━━━━━ Text section ━━━━━

I would like to share with you, stories of two young girls who experienced difficulty in the hands of their mothers. One triumphed and one let herself down.

These girl's names are Neo and Dada.

Neo is a neighbour's daughter, one day a neighbour of mine whose also a friend, told me that Neo had some problems and that she would like to share them with me. I agreed and we met at the neighbour's house. Neo and me, generally she was a teenager who was troubled, she loved boys, like any teen and I think in her case, she was excessive, in her love for boys. She was too sexually active for my liking and in most cases there is an underlying cause to that. Neo related her story to me in tears.

She told me how abusive her mother was towards her and how her mother prefered her brother to her, a fact that we all were aware of, Neo had a learning disability and she was taken off mainstream education and referred to a vocational school, were I understand she was to learn carpentry. While at that School, she met a boy, whom she ended up staying with. Her mother together with the neighbour in whose house Neo and I met, went to fetch Neo from that boys home. Apparently the mother told the boy's family that they can have Neo permanently and stay with her, and the family refused and were astonished as to how callous can a mother be.

To cut a long story short, I organised Counselling for Neo and by this time, she had a baby. They offered to remove Neo from her home and place her in a shelter for single abused girls and women. Neo stayed for only a week there, I went there almost everyday to check on her and on this particular day, when I got there, I was told she has left to stay with the father of her baby(they had broken up at this stage) I was just a few minutes late.

Neo came back home some months later and at that time, we were not in good terms with her family because they were blaming me for Neo's disappearance. I later discovered that Neo was HIV positive.
Then comes Dada's story; one day after a Workshop I had organised at Church, Dada approached me and asked to talk to me. When we sat down, she also told me a very sad story about her home life, how abusive her family was towards her. Her mother would often assign one of her brothers to beat her. And she often beat her personally, one evening she came to my place and asked to spend a night, after relating another sad story of abuse.

The next morning, I called her uncle and he came and took her back home. Later that week she came to see me with a black eye and told me that she was not going to School, she only went with her mother on Tuesday of that week to report the reason of her absence. At some stage she went to our Parish Priest to ask him to intervene, the Priest found Dada to be in the wrong and said her family was a good family that attended Church regularly. I was also in the red with her family and I stood my ground. On Christmas day of that year Dada ran away, she went to her grandmother's place and stayed with her, her mother tried to get her back, but failed, the maternal grandmother refused for Dada to go back to her mother.

━━━━━

# [Given instruction 1]
List every relative of Dada's that the story about Neo and Dada mentions.

━━━━━ Source records ━━━━━

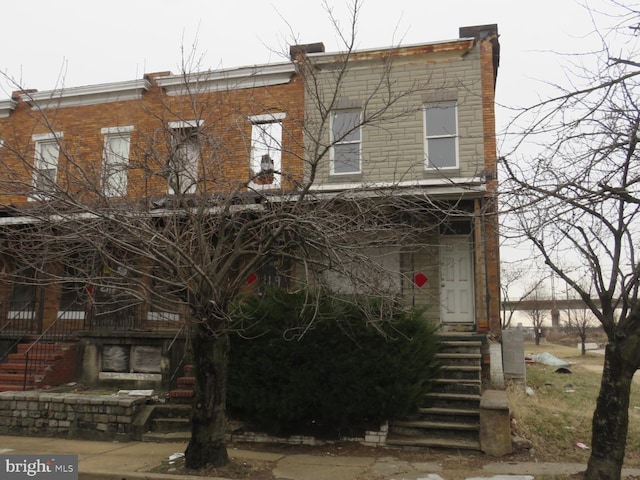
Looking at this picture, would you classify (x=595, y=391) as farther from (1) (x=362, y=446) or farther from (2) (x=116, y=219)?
(2) (x=116, y=219)

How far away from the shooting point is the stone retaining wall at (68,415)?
30.5ft

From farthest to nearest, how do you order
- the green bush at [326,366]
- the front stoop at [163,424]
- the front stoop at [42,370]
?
the front stoop at [42,370] < the front stoop at [163,424] < the green bush at [326,366]

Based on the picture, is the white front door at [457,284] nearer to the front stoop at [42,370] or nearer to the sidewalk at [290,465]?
the sidewalk at [290,465]

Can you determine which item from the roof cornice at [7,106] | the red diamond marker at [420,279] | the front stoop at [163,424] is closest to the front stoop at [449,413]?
the red diamond marker at [420,279]

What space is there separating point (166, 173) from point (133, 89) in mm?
8245

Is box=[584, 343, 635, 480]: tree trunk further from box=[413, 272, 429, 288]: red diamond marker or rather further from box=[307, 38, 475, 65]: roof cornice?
box=[307, 38, 475, 65]: roof cornice

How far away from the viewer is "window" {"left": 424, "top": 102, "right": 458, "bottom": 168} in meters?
12.8

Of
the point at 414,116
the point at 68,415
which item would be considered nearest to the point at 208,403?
the point at 68,415

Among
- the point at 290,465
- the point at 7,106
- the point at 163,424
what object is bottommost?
the point at 290,465

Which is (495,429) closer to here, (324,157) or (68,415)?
(68,415)

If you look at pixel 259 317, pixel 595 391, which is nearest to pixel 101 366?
pixel 259 317

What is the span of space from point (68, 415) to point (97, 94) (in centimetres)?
899

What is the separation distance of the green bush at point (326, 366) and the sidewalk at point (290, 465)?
0.64m

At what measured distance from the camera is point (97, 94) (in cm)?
1497
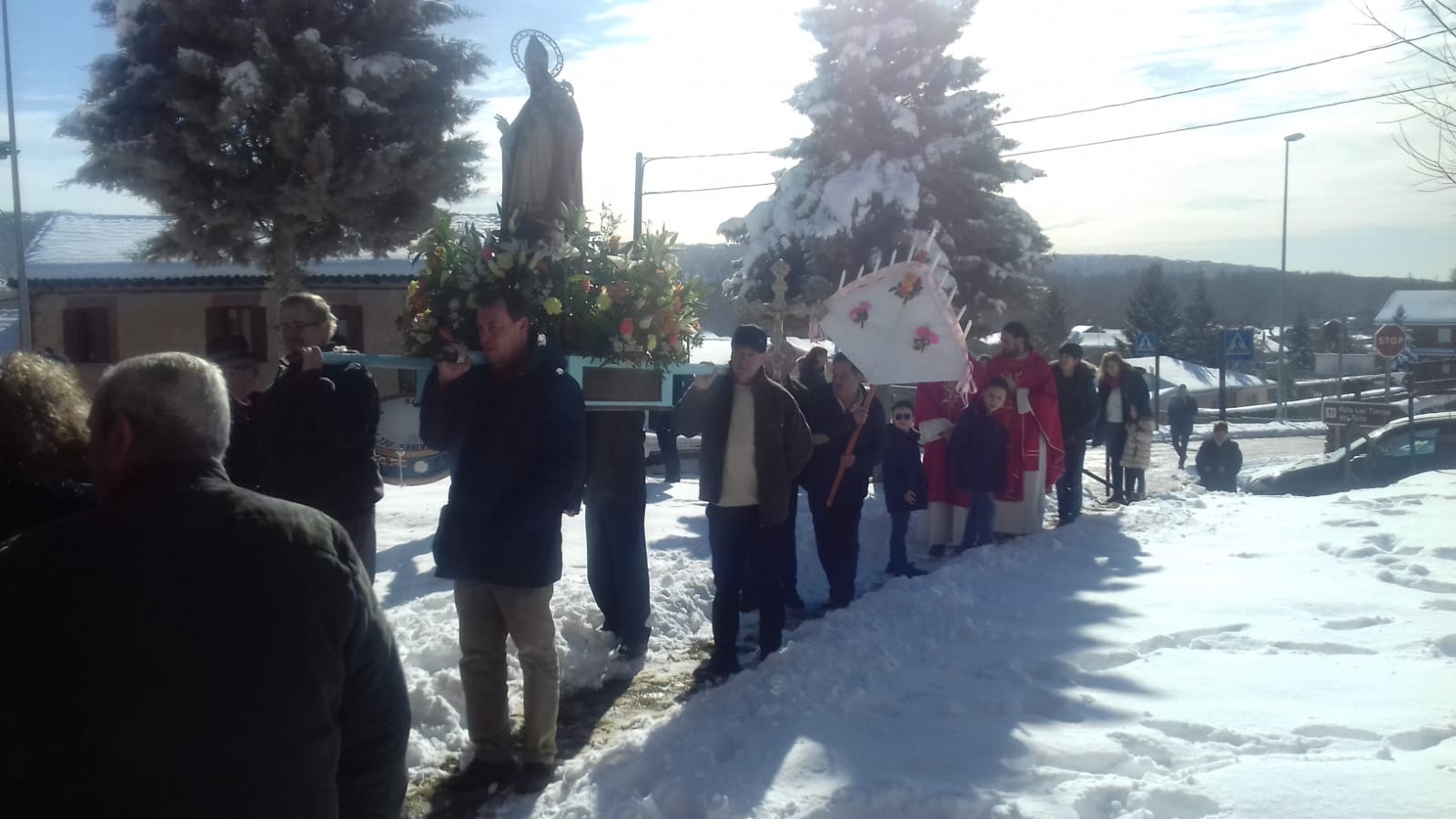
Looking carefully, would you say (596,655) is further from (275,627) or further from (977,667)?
(275,627)

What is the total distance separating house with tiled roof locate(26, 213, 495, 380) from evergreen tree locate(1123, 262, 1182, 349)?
4459cm

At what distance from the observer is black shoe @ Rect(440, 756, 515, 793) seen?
4.30 meters

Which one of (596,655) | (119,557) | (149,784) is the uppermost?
(119,557)

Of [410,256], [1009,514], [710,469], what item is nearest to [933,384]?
[1009,514]

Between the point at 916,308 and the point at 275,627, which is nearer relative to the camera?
the point at 275,627

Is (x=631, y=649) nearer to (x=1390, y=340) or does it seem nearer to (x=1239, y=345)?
(x=1239, y=345)

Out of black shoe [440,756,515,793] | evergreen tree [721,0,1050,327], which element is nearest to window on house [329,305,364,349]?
evergreen tree [721,0,1050,327]

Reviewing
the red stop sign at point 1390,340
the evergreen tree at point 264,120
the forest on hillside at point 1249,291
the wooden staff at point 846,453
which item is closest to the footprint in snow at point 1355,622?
the wooden staff at point 846,453

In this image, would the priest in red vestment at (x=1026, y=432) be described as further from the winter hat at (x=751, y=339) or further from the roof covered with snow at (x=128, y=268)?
the roof covered with snow at (x=128, y=268)

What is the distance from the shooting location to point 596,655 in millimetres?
5984

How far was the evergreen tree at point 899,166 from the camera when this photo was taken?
639 inches

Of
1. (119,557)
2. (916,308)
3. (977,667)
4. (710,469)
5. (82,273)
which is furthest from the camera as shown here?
(82,273)

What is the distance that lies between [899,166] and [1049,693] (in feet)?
41.2

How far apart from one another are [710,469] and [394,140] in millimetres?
8989
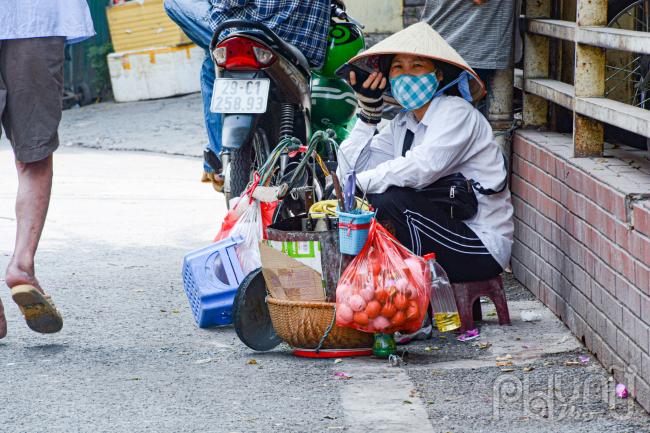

━━━━━

# [Given instruction 2]
Copy everything in the records from the line containing "How far apart" down to the end of the records, omitting any pictures.

# [Finished answer 1]
- Her mother
- Her brothers
- Her uncle
- Her maternal grandmother

# [Finished answer 2]
How far apart from one another are [710,469] and [394,140] in millimetres?
8989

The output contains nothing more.